IM NOTES (Do Not Show to Players): Technical sophistication:

  1. File Extension Spoofing: The double extension (.exe disguised as .doc) exploits Windows file handling. By default, Windows hides file extensions, so users see only “composite_specs_v2.7” and assume it’s a document.

  2. Icon Impersonation: The executable uses a stolen Word document icon, further reinforcing the impression it’s a legitimate document.

  3. Decoy Document: When executed, the malware spawns a real (blank) Word document so the user doesn’t realize anything went wrong. The attacker gets control while the user thinks they just opened a document with no content.

  4. User-Level Execution: Poison Ivy didn’t require admin privileges. It ran with the user’s permissions and could still access sensitive files and credentials.

  5. Persistent Backdoor: Unlike traditional malware that might crash the system or be obvious, Poison Ivy silently established a persistent remote access channel while the user continued working.

━━━━━━

Written instruction: Please write out the section of the Poison Ivy notes that begins with "1. File Extension" and ends with "files and credentials.", copying it word for word. Rely only on the Poison Ivy notes, not on the items.

━━━━━━

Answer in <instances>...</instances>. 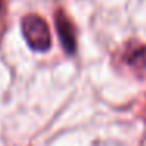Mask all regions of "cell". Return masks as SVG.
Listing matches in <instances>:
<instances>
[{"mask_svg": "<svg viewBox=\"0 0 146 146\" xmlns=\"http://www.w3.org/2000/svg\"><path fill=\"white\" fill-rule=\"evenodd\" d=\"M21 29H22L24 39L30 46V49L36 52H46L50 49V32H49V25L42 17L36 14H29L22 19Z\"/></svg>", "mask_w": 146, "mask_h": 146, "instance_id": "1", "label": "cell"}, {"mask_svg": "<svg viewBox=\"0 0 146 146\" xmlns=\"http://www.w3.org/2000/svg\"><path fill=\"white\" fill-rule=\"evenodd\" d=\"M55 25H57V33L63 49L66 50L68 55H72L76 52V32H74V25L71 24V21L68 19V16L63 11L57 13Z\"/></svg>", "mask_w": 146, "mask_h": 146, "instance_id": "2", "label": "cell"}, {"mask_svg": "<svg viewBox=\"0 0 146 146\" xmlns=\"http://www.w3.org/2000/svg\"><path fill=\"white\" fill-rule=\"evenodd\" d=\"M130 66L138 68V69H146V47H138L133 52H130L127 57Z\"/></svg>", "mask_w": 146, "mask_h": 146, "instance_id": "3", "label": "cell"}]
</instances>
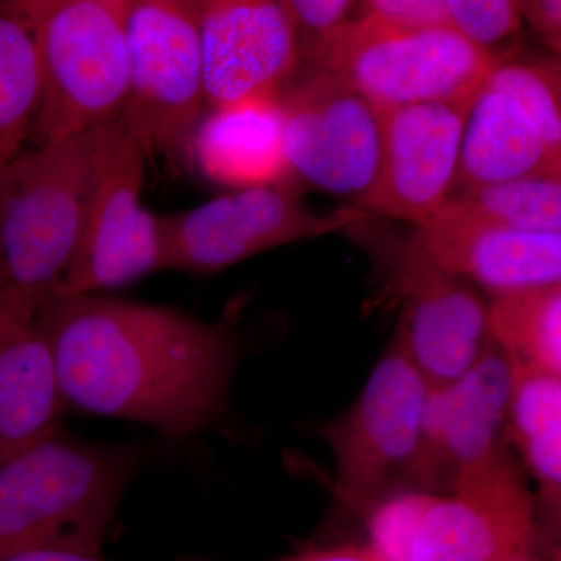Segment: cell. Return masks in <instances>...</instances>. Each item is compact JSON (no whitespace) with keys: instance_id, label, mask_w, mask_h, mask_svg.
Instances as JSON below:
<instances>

━━━━━━

Solution:
1. File Extension Spoofing: The double extension (.exe disguised as .doc) exploits Windows file handling. By default, Windows hides file extensions, so users see only “composite_specs_v2.7” and assume it’s a document.

  2. Icon Impersonation: The executable uses a stolen Word document icon, further reinforcing the impression it’s a legitimate document.

  3. Decoy Document: When executed, the malware spawns a real (blank) Word document so the user doesn’t realize anything went wrong. The attacker gets control while the user thinks they just opened a document with no content.

  4. User-Level Execution: Poison Ivy didn’t require admin privileges. It ran with the user’s permissions and could still access sensitive files and credentials.